Thursday, May 10, 2012

FLAGLER’S ST.AUGUSTINE

May 10, 2012  Dateline St. Augustine, FL USA
Since Rich and Carol walked off to see St Augustine today I will let them tell you what they saw.
Early this morning, schools of lady fish trapped some small fish and were thrashing around hitting the smaller fish with their tails.  Several egrets came by to enjoy the feast.  One egret in particular seemed to the king of the hill.  He staked out a great spot where the smaller fish would jump on to some floating reeds and all he had to do was pick them up, no sticking his bill in the water.  Whenever another egret would come by he would pull up his feathers and chase the interloper away.
Our good friends on MARY FRANCES IV gave Rich a book he has been reading on Henry Flagler, so rather than write about all of the usual oldest city sites I, Rich, thought I would write about what Flagler left behind.
Henry Flagler built a luxury hotel in St Augustine called the Ponce de Leon.  The hotel today serves as the center piece of Flagler College.  It is not possible to get the whole front of the hotel in a single picture, but here is the best I could do.  The hotel, built in the late1880’s, had running water, electricity as well as elevators but most of all it had elegance.  Since the word Leon in Spanish means lion Flagler circled each of the main rooms with the heads of small lions.  But these lions were different; each had a light bulb in its mouth.  In the dining room they had and still have white bulbs, but in the court yard the bulbs were red.  In the courtyard there is a water fountain that also serves as a sun dial.  The building was built with some new material—poured concrete.

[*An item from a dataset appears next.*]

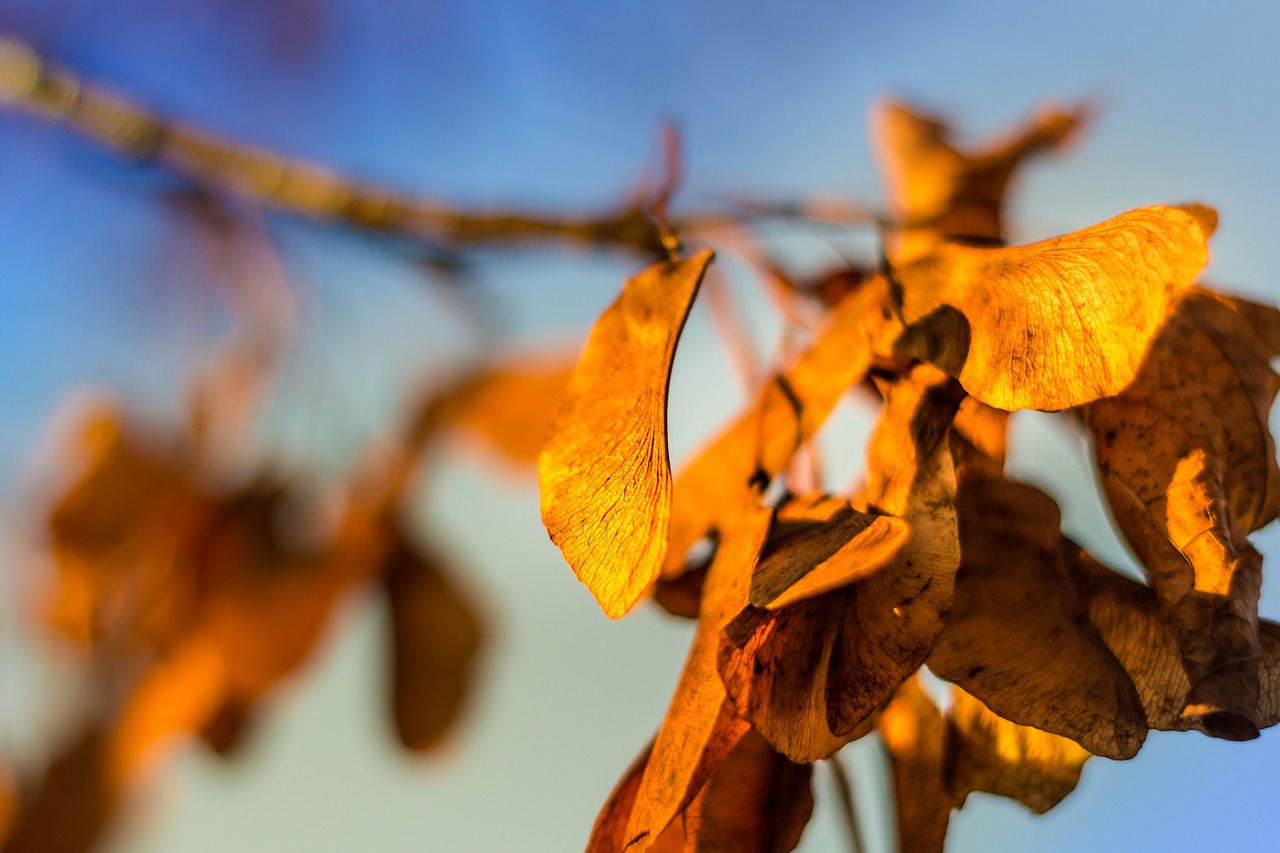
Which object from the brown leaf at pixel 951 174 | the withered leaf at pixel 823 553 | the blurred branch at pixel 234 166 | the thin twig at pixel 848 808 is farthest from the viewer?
the blurred branch at pixel 234 166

Flagler wanted his hotel to stand the test of time.
Flagler believed that only God was perfect therefore when he had a mosaic floor laid in the rotunda of the hotel he, on purpose, had a mistake made in the very intricate design.  The error was made where the guests would walk into the hotel.  As they stepped in they would be so awe struck by the magnificence of the rotunda that they would look up and step over or on the error.  Notice that one of points is missing a white tile, that is the intended error.
On each end of the hotel there is a bell tower.  These bell towers contained 8,000 gallons of water so that the guests could have running water. 





Across the street from the Ponce de Leon, Flagler built the Alcazar Hotel.  This hotel, not quite the size of the Ponce de Leon, was for the more sporting guests.  It had a gym, indoor pool with a moveable roof, tennis courts and other things to make the guests happy.